BBC wins Court of Appeal case to withhold report

The BBC has faced a renewed legal attempt to force public disclosure of an internal review of its Middle East reporting. Three judges at the Court of Appeal in London were urged to overturn a High Court ruling which blocked a claim by lawyer Steven Sugar that the report should be made public under the Freedom of Information Act.

The
BBC has been accused of biased reporting against Israel in its coverage of the Israeli-Palestinian conflict.

Sugar, a commercial solicitor from Putney, south-west London, contends that the report, by senior editorial adviser Malcolm Balen, should be published as part of the on-going debate about alleged BBC partiality.

The
BBC says the Balen report was produced "for purposes of journalism" and therefore falls outside the scope of the Act.

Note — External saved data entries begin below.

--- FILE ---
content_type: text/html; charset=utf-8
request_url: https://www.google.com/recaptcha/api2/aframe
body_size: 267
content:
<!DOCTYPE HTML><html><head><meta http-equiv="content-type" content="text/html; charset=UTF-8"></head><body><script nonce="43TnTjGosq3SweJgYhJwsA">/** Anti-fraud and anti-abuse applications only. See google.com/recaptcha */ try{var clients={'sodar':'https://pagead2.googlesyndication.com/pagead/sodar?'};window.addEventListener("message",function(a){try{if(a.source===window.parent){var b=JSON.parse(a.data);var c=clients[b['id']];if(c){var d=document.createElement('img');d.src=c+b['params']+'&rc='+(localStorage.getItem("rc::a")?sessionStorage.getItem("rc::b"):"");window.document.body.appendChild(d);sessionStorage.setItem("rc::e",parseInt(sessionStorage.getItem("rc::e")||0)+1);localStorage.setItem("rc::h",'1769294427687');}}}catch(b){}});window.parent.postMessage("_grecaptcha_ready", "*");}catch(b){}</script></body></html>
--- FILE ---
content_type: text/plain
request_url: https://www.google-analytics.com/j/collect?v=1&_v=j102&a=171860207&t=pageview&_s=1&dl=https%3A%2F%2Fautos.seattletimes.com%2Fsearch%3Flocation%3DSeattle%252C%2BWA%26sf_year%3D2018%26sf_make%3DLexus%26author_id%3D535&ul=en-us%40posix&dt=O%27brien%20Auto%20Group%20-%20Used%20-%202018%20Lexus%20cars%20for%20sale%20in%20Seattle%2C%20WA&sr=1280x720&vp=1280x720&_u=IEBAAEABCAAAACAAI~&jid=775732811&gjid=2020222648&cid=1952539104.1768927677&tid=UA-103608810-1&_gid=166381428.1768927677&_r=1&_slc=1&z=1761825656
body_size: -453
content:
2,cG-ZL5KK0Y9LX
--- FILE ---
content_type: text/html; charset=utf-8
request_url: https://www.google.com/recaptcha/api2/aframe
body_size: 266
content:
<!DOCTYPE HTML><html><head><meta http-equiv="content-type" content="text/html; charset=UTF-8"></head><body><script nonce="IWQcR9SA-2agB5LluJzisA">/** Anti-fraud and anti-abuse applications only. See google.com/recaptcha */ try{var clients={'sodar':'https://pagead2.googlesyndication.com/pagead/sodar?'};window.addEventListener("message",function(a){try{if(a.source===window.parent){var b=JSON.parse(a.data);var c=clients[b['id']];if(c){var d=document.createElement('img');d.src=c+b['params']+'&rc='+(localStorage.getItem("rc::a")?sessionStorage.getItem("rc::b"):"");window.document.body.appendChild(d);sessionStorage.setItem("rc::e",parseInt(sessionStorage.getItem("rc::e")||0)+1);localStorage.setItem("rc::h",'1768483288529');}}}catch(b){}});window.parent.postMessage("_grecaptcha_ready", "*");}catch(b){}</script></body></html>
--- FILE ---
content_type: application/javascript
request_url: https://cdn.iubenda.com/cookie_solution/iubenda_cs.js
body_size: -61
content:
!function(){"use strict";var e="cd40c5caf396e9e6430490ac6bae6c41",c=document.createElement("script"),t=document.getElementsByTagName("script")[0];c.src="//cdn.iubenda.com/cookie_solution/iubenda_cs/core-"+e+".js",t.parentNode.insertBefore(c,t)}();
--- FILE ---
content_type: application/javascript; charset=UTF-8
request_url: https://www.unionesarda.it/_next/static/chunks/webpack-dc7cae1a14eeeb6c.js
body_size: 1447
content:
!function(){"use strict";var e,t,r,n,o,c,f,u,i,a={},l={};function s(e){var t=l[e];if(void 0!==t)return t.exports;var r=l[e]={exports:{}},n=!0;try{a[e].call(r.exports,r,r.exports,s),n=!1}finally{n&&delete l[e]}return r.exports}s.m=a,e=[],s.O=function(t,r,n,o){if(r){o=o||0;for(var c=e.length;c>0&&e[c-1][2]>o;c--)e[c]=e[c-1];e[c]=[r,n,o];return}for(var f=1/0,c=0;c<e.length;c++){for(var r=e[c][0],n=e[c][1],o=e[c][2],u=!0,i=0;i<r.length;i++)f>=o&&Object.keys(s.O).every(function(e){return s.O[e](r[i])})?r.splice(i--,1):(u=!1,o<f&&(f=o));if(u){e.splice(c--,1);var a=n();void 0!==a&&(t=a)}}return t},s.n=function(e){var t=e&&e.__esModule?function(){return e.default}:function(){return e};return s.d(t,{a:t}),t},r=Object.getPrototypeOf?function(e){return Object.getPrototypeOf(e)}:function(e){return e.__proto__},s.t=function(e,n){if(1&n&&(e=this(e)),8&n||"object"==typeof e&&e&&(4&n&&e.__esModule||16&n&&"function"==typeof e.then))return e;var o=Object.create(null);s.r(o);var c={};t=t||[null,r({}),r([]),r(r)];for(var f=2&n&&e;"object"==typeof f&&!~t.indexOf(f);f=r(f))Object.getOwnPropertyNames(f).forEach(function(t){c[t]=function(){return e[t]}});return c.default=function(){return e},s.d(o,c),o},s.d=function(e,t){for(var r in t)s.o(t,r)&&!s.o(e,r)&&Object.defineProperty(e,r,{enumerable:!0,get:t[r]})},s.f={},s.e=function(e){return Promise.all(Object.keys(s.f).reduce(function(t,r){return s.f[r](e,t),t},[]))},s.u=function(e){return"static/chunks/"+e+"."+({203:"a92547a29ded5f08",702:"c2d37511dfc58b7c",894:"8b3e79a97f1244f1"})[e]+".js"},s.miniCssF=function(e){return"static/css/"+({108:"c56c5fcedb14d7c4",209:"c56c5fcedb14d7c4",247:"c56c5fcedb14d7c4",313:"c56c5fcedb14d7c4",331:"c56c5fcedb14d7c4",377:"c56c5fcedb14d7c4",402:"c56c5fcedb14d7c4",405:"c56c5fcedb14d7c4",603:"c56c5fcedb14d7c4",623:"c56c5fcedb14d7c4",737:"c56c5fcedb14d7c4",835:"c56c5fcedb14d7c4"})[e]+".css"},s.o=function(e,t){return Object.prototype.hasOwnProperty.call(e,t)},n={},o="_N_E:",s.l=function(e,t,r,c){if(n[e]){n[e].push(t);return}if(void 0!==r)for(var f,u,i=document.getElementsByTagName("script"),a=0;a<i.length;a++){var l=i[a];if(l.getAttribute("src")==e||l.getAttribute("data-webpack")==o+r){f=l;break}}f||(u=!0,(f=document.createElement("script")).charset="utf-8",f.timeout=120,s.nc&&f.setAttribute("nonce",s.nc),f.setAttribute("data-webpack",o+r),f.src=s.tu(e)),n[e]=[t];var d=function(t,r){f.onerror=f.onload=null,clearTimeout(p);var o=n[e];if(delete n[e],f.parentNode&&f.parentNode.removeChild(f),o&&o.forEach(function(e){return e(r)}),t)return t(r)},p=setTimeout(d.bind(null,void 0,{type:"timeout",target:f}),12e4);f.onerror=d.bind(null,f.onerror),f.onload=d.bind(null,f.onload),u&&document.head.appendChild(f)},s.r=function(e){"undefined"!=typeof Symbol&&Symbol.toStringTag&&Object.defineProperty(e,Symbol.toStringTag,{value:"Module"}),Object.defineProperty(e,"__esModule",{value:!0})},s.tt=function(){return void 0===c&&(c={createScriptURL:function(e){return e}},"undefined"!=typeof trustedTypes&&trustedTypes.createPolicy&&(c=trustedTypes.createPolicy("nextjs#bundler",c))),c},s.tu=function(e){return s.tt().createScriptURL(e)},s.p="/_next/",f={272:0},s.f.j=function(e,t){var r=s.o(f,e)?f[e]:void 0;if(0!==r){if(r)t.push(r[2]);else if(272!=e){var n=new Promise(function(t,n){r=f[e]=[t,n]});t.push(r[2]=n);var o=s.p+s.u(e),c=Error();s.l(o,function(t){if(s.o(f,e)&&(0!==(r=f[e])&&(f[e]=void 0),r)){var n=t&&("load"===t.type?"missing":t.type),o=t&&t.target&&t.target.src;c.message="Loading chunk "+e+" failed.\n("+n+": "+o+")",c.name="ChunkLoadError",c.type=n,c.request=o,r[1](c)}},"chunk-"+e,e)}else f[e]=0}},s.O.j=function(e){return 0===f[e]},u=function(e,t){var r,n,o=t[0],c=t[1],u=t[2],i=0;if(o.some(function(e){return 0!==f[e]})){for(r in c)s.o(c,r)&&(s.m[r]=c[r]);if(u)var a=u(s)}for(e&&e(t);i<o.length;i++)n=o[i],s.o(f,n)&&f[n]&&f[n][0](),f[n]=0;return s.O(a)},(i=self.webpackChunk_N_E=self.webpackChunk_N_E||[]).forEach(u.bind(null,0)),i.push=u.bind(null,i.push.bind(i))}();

It also argues that its refusal to disclose the report is not open to challenge because it is not a "public body" within the meaning of the Act. At first instance, the Information Commissioner agreed with the BBC. Sugar took the case to appeal and the Information Tribunal backed him. But High Court judge Mr Justice Davis then accepted the BBC's argument that the tribunal had no jurisdiction because the case fell outside the scope of the Act.

Sugar says the exemption in the Act denying public access to information held for the purposes of "journalism, art or literature" was badly drafted and was preventing disclosure of material which should be publicly available.

The BBC contends that the Balen report was always intended as an internal review of programme content, to inform future output, and was never intended for publication.

BBC freedom of information exemption challenged at Court of Appeal (Press Gazette, 25 January 2008)

Update: Court backs BBC over review secrecy (Press Association, 25 January 2008) - Three appeal judges in London rejected the challenge by lawyer Steven Sugar to a High Court ruling which blocked his claim that the report should be made public under the Freedom of Information Act.